• **Provided passage**:
[Start of section]
August 27, 2020 – As COVID-19 continues to spread, an increasing number of rural communities in the U.S. find themselves without their hospital or on the brink of losing already cash-strapped facilities, reports NPR.
Eighteen rural hospitals closed last year and the first three months of 2020 were “really big months,” says Mark Holmes, director of the Cecil G. Sheps Center for Health Services Research at the University of North Carolina-Chapel Hill. Many of the losses are in Southern states, including Florida and Texas. One 2019 study found that death rates in the surrounding communities increase nearly 6% after a rural hospital closes — and that’s when there’s not a pandemic.
Add to that what is known about the coronavirus: People who are obese, live with diabetes, hypertension, asthma and other underlying health issues are more susceptible to COVID-19. Rural areas tend to have higher rates of these conditions. And rural residents are more likely to be older, sicker and poorer than those in urban areas. All this leaves rural communities particularly vulnerable to the coronavirus.
[End of section]
Spatial grounding data:
[Start of section]
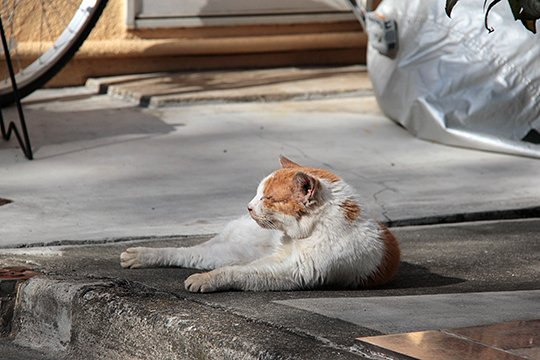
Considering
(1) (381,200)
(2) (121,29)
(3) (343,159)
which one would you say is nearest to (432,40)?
(3) (343,159)

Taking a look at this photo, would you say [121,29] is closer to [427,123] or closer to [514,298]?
[427,123]

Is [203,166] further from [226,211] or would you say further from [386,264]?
[386,264]

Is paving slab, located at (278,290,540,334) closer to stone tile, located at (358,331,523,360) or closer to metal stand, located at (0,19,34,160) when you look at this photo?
stone tile, located at (358,331,523,360)

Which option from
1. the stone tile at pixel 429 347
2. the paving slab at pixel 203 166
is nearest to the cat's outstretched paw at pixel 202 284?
the stone tile at pixel 429 347

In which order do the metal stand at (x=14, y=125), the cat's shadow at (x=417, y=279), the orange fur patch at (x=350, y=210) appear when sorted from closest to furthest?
the orange fur patch at (x=350, y=210) < the cat's shadow at (x=417, y=279) < the metal stand at (x=14, y=125)

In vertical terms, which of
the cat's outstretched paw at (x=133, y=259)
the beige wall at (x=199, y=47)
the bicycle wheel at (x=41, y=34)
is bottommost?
the beige wall at (x=199, y=47)

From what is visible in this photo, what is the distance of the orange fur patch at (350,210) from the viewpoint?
12.4 ft

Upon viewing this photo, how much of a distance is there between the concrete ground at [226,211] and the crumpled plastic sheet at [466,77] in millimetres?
129

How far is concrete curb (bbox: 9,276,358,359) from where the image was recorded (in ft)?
10.3

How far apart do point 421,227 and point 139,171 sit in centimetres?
164

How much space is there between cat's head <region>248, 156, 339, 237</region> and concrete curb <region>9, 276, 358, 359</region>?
41cm

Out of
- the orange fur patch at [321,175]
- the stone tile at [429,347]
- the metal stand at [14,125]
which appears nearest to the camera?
the stone tile at [429,347]

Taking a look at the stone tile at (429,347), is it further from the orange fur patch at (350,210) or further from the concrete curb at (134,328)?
the orange fur patch at (350,210)

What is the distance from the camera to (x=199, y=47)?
27.7ft
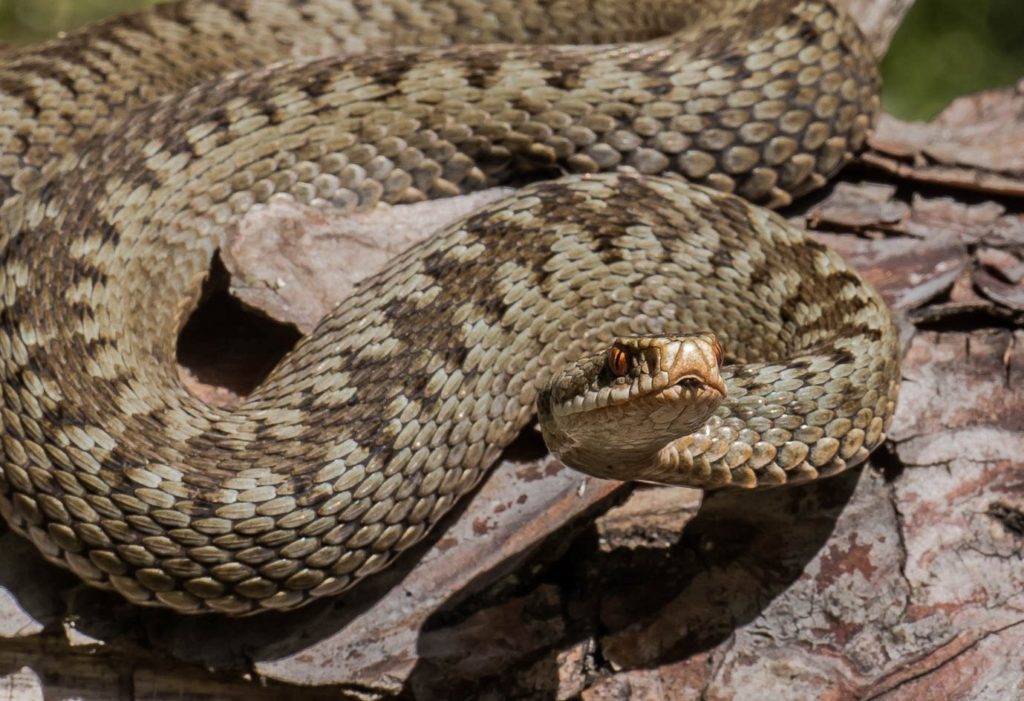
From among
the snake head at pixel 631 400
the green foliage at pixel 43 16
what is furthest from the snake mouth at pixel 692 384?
the green foliage at pixel 43 16

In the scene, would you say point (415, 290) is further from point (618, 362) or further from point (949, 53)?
point (949, 53)

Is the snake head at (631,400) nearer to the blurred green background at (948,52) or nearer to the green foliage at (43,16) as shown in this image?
the green foliage at (43,16)

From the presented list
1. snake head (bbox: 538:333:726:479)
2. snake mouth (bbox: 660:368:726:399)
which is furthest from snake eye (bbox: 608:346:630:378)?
snake mouth (bbox: 660:368:726:399)

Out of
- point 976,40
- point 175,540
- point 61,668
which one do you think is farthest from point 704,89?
point 976,40

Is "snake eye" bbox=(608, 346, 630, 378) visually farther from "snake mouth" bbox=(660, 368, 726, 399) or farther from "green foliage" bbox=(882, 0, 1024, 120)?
"green foliage" bbox=(882, 0, 1024, 120)

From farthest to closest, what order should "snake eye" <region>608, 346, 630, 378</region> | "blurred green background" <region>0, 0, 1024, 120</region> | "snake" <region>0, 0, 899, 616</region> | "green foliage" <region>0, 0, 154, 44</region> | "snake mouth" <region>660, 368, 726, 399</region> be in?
"blurred green background" <region>0, 0, 1024, 120</region> < "green foliage" <region>0, 0, 154, 44</region> < "snake" <region>0, 0, 899, 616</region> < "snake eye" <region>608, 346, 630, 378</region> < "snake mouth" <region>660, 368, 726, 399</region>

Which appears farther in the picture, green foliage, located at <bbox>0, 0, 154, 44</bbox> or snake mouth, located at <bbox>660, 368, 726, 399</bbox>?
green foliage, located at <bbox>0, 0, 154, 44</bbox>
[End of section]
• **Exercise requirements**:
A - Reproduce the passage on rural hospital closures word for word, starting with "Eighteen rural hospitals" and going on through "not a pandemic.".
B - According to the passage on rural hospital closures, by how much did a 2019 study find death rates in surrounding communities increase after a rural hospital closes?

• **Outputs by task**:
A -
Eighteen rural hospitals closed last year and the first three months of 2020 were “really big months,” says Mark Holmes, director of the Cecil G. Sheps Center for Health Services Research at the University of North Carolina-Chapel Hill. Many of the losses are in Southern states, including Florida and Texas. One 2019 study found that death rates in the surrounding communities increase nearly 6% after a rural hospital closes — and that’s when there’s not a pandemic.

B - Nearly 6%.